> **Your objective**: Leaving out every line that comes before the one containing "annotated boxes (frame 2", output the rest of the records exactly, the final line included.

+++ Extracted data

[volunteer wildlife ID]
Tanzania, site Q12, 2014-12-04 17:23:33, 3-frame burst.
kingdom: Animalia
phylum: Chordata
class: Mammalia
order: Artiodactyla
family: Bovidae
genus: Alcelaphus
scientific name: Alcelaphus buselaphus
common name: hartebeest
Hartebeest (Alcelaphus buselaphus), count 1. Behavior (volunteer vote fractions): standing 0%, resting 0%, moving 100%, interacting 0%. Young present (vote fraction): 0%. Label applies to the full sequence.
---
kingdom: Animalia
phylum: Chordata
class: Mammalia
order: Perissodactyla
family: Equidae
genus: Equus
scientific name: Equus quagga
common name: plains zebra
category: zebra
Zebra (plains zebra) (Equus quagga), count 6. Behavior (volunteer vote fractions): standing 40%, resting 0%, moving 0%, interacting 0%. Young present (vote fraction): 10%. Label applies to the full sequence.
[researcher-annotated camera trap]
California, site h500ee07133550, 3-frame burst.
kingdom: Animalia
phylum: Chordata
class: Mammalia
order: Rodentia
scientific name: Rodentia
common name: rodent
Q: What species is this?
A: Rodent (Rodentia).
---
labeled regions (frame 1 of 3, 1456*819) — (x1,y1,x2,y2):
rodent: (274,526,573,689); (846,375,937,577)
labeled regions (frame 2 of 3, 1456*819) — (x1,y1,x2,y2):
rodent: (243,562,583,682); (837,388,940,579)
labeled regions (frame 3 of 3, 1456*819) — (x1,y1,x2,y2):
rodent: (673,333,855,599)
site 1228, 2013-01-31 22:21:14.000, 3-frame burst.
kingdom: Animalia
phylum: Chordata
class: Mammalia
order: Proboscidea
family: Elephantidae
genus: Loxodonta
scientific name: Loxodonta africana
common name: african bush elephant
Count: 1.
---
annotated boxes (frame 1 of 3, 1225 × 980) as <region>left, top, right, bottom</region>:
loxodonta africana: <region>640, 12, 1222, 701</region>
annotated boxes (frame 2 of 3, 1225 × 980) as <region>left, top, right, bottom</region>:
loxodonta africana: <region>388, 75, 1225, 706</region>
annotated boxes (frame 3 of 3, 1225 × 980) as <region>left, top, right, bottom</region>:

++++++

> **Output**:
annotated boxes (frame 2 of 3, 1225 × 980) as <region>left, top, right, bottom</region>:
loxodonta africana: <region>388, 75, 1225, 706</region>
annotated boxes (frame 3 of 3, 1225 × 980) as <region>left, top, right, bottom</region>:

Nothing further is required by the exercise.